### Sağlanan Metin
Bu iki ata binmek isteyenlerin, öncelikle kendi nefislerini terbiye ve tezkiye etmeleri şarttır.

Aksi takdirde Ülkücülük koşusunda at sürmek mümkün değildir.

Ülkücülükten sınıfta kalanların, Ülkü Ocağı’ndan diploma yerine tasdikname alanların ilk işi, başarısızlıklarına kılıf aramak olur.

Bol bol dedikodu eder, vaktiyle birlikte yola çıktıklarını çekiştirirler.

Aynaya bakmak yerine suçlama ve yermeyi, kötüleme ve karalamayı seçerler.

Acizlerini, sebatsızlık ve liyakatsizliklerini örtmek için kendi nefislerine yalan ve iftiradan zırhlar üretir, paravanlar kurarlar.

Çamur atma ve isnat, bu gibilerin koruyucu kalkanıdır.

Davalarını savunmakta, Hakk’ı müdafaa etmekte tembellik gösterirken, şeytanın avukatlığına soyunma cesaretini sergilemekten kaçınmazlar.

Hatayı kendilerinde, nefislerinde aramayıp özeleştiri yapmayıp başkalarında kusur bulmayı, vebali başkalarına yüklemeyi itiyat edinmişlerdir.

Bu tiplerin MHP’den, Milliyetçi-Ülkücü Hareket’ten kopması, oy kaybı değildir.

(Sahne geometrisine dair sorular)
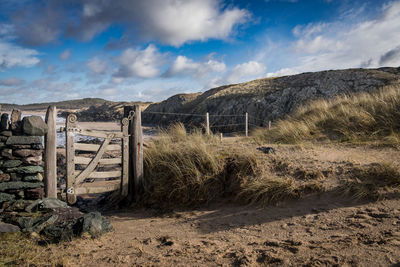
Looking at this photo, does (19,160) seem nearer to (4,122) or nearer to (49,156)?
(49,156)

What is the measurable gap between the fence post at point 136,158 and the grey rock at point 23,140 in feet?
6.59

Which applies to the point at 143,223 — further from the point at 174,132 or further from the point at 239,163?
the point at 174,132

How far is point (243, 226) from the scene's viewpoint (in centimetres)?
425

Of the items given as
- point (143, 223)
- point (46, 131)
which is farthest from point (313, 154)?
point (46, 131)

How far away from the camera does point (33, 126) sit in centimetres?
480

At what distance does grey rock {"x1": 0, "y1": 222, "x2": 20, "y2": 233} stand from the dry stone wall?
501mm

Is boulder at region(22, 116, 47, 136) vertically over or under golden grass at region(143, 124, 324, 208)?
over

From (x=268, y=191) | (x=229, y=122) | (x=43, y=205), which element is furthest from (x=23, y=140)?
(x=229, y=122)

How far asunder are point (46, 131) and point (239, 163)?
4011 mm

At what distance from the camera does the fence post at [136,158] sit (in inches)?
245

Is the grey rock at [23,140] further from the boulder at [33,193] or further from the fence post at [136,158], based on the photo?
the fence post at [136,158]

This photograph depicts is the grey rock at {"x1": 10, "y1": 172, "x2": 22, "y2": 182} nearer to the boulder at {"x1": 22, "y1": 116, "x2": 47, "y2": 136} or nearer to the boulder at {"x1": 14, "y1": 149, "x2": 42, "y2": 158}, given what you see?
the boulder at {"x1": 14, "y1": 149, "x2": 42, "y2": 158}

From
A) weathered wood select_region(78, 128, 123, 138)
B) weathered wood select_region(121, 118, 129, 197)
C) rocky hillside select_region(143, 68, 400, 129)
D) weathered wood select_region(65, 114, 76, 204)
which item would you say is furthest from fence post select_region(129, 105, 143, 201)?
rocky hillside select_region(143, 68, 400, 129)

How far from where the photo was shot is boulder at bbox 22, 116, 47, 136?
4.75 metres
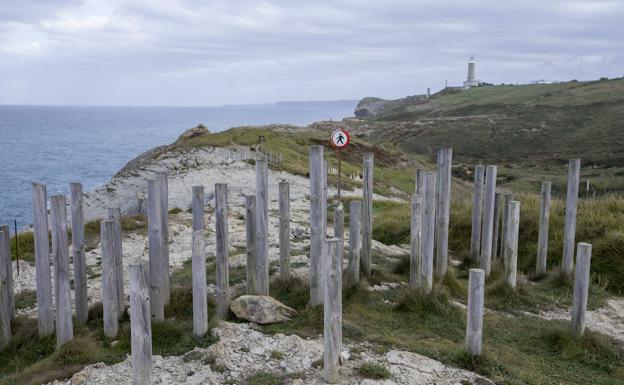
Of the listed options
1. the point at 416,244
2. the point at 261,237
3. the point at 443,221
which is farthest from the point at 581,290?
the point at 261,237

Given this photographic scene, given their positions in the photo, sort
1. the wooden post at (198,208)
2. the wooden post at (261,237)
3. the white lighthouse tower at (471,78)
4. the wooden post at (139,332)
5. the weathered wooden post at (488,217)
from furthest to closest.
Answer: the white lighthouse tower at (471,78), the weathered wooden post at (488,217), the wooden post at (261,237), the wooden post at (198,208), the wooden post at (139,332)

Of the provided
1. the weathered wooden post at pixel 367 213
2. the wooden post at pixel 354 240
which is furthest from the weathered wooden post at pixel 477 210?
the wooden post at pixel 354 240

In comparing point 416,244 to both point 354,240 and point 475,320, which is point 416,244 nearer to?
point 354,240

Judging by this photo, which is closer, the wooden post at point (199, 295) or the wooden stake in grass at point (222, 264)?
the wooden post at point (199, 295)

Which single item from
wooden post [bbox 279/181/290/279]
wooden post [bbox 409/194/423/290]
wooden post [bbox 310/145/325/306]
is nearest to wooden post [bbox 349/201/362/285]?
wooden post [bbox 310/145/325/306]

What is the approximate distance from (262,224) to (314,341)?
2.37 meters

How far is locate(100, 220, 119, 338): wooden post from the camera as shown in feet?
28.0

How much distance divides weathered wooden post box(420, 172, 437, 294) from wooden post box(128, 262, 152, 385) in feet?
17.2

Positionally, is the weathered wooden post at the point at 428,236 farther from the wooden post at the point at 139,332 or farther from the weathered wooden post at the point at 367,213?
the wooden post at the point at 139,332

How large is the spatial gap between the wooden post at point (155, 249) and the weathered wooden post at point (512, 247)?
264 inches

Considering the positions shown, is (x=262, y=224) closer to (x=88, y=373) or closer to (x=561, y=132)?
(x=88, y=373)

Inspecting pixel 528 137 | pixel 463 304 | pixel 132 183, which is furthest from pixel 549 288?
pixel 528 137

### İstenenler
a. Satırlardan kaçının "bbox" dizesini içerdiğini sayınız. Büyük-küçük harf ayrımını gözetiniz ve yalnızca sayıyı veriniz.
b. Ülkücülükten kopanları konu alan metni, son cümlesinden sonrasını yazarak sürdürünüz.
Satırların metinle herhangi bir ilgisi bulunmamaktadır.

### Nihai Yanıtlar
a. 6

b.
Bilakis hayırlı bir tecellidir, siyasi kazançtır.

Bunlar MHP ile bağlarını koparınca camiamız temizlenmiş, arınmıştır.

Safralar atılmış, atıklar dökülmüştür.

Zaten MHP’den ve Milliyetçi Ülkücü Hareket’ten çeşitli bahanelerle kopanlar, öteden beri kınadıklarıyla, eleştirdikleriyle imtihan olmuşlardır.

Kınadıklarını işlemişler, tenkit ettiklerini yapmışlardır.

MHP’nin ana yataklarından sürüklenen birtakım sel kütükleriyle sintine atıklarının son günlerde Mahallî İdareler Seçimleri sonrasında dillendirdiği martavallar, aynı ibret verici sona işaret etmektedir.

Bunlar; kullanılmaya, esnetilmeye, içleri doldurulmaya, yeniden şekil verilmeye, tahrik ve manipüle edilmeye müsaittirler.

Bu atık ve kütükler, her seçim atmosferi sırasında değişik siyaset laboratuvarlarıyla algı tezgâhlarında yeniden işlenerek piyasaya sürülmektedir.

Mayalarında kendini ve aslını inkâr vardır.

Kendi değerlerine ihanet vardır.

Türk milliyetçiliğinin kamu vicdanına, devlet politikalarına yön verdiği bir dönemde milliyetçi camiada fitne tohumları ekme çabasında ısrar; hem muarızlarımızın niyetini, hem de başından beri tarif ettiğimiz bozguncuların tıynetlerini ele vermektedir.

Bu durum, malum münafıkların Milliyetçi-Ülkücü Hareket’ten koparak nasıl Dırar Mescidi’nin imamlarına dönüştüğü hakkında kamuoyuna yeterince fikir vermektedir.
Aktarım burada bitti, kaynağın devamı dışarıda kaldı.